Algunos creen que la historia es un proceso completamente ajeno de la gente de “a pie”, de las personas comunes y corrientes que no tienen algún cargo político o cultural importante. Aquellos que forman el grueso de la población, los que sólo se adaptan al megarrelato sobre el que se desarrolla la vida. Guerras, revoluciones, movimientos artísticos y culturales, todos ellos parecen escribirse a través de las acciones de los grandes hombres, el espacio histórico está reducido a un grupo de apellidos que se encargan de construir la superficie que después será parte de libros de texto, investigaciones profundas, de biografías e incluso será inspiración para obras literarias de época y películas.
Pero ¿qué ocurre cuando un día cualquiera la historia toca a tu puerta? ¿Cuando, aunque no lo quieras, los hechos te envuelven y se hacen realidad, explotando —literalmente— ante tus ojos? Eso fue lo que le pasó a Shinji Mikamo, un joven habitante de Hiroshima la mañana del 6 de agosto de 1945.
En ese entonces, Mikamo era aprendiz de electricista en el ejército. Su madre había enfermado y tuvo que abandonar la localidad para irse al campo. Su hermano mayor combatía en el frente japonés en Filipinas. Él y su padre, Fukuichi, eran los únicos miembros de la familia que se mantenían unidos. Aquella cálida mañana veraniega, Mikamo faltó a sus clases para ayudar a su padre a recoger las cosas de su casa que estaba a punto de ser demolida, pues se ubicaba en un sitio estratégico que el gobierno nipón había marcado como cortafuegos para evitar la propagación de incendios producidos por ataques aéreos cercanos.
A las 7:45 de la mañana y después de tomar el desayuno junto a su padre, Mikamo decidió subir al techo de su casa para quitar una a una las tejas de barro, necesarias para la construcción de su siguiente hogar. El joven recuerda la hora a la perfección porque su padre, fotógrafo de profesión, utilizaba un reloj de bolsillo de plata que cubría casi por completo la palma de su mano que siempre traía consigo. Shinji siguió con su labor en el techo, desde donde se observaba un día totalmente despejado. El río Ota brillaba a lo lejos, mientras el sol caía a plomo en su ciudad natal.
“Inmediatamente, la rabia de la explosión transformó el blanco incandescente en un infierno lleno de cenizas, fuego y humo por doquier, que nubló durante el resto del día cualquier indicio de luz solar”.
Media hora después, frente a sus ojos apareció una increíble bola de fuego, en palabras de Mikamo, cinco veces más grande y diez veces más brillante que el Sol. La llamarada blanca se aproximaba directamente hacia él. Antes de caer fulminado, Mikamo recuerda el sonido más ensordecedor que había escuchado. Inmediatamente, la rabia de la explosión transformó el blanco incandescente en un infierno lleno de cenizas, fuego y humo por doquier, que nubló durante el resto del día cualquier indicio de luz solar.

# Preguntas por responder
- 1) Repite sin cambios el pasaje del texto sobre Shinji Mikamo que va desde "A las 7:45 de" hasta "su ciudad natal.".
- 2) Traduce al inglés esta oración del texto sobre Shinji Mikamo: "Su hermano mayor combatía en el frente japonés en Filipinas."

# Lista de entradas

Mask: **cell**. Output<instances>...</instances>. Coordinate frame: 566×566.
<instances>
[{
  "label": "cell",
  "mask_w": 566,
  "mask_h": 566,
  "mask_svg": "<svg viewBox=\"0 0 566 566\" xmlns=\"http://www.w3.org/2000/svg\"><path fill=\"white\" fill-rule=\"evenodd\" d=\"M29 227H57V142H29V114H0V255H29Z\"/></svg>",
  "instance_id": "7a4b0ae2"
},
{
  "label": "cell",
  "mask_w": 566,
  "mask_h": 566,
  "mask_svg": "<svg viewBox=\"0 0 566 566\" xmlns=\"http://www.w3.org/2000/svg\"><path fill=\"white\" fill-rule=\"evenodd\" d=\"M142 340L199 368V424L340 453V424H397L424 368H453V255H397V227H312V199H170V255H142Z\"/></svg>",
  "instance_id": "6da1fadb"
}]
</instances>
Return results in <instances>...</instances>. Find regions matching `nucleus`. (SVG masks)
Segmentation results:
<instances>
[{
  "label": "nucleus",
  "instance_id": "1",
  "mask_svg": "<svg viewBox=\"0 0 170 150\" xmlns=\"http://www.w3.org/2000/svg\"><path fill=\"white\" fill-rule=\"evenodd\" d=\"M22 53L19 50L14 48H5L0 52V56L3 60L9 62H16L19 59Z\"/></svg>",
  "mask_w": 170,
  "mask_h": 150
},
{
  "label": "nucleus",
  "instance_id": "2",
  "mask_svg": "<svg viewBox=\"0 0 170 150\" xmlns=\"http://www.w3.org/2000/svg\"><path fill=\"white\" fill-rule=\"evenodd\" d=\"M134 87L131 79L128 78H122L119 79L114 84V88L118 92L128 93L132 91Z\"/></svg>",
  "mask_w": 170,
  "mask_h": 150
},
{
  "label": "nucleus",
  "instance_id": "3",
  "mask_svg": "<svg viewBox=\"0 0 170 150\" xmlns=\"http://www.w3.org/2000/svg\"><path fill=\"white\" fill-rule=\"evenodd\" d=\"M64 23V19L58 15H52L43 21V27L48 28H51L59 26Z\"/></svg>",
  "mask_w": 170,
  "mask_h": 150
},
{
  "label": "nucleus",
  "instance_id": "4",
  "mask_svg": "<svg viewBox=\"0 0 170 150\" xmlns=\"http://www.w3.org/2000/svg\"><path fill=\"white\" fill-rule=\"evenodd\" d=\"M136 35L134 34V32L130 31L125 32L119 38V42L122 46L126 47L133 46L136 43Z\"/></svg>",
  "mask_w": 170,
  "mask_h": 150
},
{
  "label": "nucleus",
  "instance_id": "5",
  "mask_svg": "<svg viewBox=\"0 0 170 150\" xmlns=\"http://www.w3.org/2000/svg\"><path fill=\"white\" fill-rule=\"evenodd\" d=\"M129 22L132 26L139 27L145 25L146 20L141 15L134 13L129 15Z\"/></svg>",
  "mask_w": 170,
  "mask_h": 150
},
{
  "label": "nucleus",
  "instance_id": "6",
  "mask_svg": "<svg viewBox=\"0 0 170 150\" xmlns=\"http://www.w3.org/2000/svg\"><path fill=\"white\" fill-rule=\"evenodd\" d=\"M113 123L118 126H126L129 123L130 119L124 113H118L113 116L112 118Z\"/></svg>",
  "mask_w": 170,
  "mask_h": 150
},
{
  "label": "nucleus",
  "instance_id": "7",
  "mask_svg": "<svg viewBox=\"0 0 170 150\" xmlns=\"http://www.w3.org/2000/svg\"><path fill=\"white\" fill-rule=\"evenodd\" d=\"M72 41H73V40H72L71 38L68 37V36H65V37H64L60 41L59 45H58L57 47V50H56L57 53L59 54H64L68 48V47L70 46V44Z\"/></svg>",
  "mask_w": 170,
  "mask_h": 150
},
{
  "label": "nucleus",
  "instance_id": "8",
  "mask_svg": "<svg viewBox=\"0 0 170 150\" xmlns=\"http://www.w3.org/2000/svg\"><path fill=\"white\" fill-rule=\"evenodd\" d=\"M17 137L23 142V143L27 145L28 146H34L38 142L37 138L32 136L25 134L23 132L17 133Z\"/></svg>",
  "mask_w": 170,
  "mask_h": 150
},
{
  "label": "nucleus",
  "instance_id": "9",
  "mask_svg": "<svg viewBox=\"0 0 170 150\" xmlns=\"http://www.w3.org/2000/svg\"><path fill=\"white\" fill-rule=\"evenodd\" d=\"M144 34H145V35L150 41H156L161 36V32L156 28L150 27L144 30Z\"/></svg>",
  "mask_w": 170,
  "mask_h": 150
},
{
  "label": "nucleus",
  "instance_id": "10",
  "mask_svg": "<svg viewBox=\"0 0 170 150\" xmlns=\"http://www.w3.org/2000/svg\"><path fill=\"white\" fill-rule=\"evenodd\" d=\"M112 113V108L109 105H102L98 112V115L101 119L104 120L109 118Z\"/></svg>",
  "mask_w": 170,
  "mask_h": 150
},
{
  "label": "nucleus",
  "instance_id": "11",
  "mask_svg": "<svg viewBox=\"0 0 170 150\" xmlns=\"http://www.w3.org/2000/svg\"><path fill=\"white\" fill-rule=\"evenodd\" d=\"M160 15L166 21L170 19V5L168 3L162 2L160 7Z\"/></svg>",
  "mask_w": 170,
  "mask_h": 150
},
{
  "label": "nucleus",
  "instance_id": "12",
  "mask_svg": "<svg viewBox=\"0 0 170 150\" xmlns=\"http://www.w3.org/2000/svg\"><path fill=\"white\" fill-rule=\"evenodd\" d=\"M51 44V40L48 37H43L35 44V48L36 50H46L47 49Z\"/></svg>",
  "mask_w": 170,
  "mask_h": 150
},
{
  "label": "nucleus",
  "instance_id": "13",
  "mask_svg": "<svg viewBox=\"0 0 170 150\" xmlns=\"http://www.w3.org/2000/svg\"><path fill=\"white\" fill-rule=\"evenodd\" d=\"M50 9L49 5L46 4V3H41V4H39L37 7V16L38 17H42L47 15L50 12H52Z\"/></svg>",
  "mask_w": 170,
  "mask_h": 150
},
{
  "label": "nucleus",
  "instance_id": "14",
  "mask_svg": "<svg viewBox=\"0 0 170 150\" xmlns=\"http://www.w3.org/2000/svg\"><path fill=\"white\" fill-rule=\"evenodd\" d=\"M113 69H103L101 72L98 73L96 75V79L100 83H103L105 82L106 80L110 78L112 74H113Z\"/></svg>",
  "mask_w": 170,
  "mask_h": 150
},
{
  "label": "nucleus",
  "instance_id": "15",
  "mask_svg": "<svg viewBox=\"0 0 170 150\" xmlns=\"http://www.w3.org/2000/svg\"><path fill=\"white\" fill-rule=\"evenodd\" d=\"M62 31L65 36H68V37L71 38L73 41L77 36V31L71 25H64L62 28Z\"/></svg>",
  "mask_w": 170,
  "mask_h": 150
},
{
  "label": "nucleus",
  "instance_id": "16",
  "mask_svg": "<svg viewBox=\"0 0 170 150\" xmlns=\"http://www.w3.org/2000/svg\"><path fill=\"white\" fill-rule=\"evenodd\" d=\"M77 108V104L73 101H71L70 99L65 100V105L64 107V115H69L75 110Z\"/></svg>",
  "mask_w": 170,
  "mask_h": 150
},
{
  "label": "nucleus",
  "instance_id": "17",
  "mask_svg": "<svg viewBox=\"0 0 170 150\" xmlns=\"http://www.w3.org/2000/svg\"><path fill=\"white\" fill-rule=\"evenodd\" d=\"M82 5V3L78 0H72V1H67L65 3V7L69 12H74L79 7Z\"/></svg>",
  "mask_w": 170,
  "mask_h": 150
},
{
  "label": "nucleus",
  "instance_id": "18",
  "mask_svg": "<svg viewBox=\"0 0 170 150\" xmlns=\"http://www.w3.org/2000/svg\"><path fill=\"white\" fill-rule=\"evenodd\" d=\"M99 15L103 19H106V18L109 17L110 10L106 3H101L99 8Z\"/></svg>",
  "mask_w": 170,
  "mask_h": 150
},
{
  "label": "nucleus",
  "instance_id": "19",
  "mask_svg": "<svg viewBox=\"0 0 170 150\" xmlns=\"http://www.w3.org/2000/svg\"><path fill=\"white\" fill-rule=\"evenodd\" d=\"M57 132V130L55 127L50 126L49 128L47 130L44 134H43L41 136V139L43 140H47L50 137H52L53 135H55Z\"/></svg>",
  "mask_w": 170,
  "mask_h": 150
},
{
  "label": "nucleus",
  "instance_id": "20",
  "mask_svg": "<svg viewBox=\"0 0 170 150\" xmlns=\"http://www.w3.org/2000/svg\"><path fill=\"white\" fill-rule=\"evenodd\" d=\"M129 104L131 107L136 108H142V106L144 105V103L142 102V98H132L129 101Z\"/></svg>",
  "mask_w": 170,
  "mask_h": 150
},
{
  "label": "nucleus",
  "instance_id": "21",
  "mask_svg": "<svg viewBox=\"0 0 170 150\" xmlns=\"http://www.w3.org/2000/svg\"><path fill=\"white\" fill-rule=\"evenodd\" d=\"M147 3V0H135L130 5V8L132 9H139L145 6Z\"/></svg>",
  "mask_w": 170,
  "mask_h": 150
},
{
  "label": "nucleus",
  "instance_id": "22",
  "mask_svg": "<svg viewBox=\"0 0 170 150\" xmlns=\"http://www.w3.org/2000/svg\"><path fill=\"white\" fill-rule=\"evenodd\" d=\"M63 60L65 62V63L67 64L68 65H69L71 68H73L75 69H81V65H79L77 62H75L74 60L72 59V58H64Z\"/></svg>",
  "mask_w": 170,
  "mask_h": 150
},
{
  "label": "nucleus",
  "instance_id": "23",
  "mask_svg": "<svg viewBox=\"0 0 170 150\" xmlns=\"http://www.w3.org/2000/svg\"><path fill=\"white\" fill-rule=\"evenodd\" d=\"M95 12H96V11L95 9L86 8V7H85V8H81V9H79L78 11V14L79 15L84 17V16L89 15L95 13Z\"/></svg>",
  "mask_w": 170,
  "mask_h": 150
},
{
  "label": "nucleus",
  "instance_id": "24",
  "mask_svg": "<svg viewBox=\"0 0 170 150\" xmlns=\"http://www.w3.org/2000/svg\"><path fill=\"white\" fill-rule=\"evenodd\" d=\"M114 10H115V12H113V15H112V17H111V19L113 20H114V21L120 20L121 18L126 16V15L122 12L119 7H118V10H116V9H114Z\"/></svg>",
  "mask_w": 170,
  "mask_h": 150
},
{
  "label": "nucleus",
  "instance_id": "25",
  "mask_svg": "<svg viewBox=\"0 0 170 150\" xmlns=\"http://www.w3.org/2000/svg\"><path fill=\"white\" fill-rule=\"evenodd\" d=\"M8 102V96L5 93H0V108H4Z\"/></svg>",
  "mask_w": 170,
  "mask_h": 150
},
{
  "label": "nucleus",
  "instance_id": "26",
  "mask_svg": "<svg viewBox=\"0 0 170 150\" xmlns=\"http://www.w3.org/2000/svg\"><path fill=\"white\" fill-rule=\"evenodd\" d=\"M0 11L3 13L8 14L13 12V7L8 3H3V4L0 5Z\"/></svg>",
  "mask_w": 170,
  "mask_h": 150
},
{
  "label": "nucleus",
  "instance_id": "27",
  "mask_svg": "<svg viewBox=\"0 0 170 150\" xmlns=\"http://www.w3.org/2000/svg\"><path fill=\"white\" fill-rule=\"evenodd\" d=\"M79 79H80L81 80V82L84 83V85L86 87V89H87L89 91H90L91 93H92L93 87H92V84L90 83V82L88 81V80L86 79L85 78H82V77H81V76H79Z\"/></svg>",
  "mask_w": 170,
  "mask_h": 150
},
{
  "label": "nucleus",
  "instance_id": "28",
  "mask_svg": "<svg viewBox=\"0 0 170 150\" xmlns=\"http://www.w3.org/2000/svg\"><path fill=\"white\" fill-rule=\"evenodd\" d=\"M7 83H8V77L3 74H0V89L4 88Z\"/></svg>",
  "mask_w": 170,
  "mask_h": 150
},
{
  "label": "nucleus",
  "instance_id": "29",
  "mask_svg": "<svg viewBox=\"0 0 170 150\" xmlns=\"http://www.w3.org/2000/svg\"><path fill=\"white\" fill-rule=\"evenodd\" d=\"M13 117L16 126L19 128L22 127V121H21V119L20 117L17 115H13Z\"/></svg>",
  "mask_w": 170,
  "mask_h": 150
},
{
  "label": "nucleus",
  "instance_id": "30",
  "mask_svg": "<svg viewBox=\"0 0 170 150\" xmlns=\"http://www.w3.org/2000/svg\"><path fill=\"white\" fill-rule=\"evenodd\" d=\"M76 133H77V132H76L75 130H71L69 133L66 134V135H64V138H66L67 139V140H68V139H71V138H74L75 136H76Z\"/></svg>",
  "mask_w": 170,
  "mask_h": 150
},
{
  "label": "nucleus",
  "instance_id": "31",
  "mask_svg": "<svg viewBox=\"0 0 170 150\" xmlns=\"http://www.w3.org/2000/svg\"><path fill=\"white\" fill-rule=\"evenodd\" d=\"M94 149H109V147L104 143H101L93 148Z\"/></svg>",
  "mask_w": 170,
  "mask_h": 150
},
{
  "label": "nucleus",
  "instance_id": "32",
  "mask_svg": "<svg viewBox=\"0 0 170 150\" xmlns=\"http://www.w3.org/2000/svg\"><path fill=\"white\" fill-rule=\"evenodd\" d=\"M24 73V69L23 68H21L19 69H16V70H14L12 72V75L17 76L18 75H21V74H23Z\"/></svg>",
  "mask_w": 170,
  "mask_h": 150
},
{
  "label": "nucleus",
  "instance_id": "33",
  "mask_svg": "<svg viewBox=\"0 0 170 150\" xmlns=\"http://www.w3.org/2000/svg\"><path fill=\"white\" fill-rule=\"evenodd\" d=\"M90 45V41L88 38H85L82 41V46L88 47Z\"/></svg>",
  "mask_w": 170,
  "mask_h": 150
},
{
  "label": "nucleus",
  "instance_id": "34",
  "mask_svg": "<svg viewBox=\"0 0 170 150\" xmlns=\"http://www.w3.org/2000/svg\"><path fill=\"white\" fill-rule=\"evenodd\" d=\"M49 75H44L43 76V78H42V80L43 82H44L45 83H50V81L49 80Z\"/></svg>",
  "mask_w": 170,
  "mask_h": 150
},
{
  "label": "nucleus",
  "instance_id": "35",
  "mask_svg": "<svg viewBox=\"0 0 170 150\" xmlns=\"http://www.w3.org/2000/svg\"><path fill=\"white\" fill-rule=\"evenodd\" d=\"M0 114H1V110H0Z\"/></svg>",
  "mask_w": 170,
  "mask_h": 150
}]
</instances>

# Soluciones
- 1)
A las 7:45 de la mañana y después de tomar el desayuno junto a su padre, Mikamo decidió subir al techo de su casa para quitar una a una las tejas de barro, necesarias para la construcción de su siguiente hogar. El joven recuerda la hora a la perfección porque su padre, fotógrafo de profesión, utilizaba un reloj de bolsillo de plata que cubría casi por completo la palma de su mano que siempre traía consigo. Shinji siguió con su labor en el techo, desde donde se observaba un día totalmente despejado. El río Ota brillaba a lo lejos, mientras el sol caía a plomo en su ciudad natal.

- 2) His older brother was fighting on the Japanese front in the Philippines.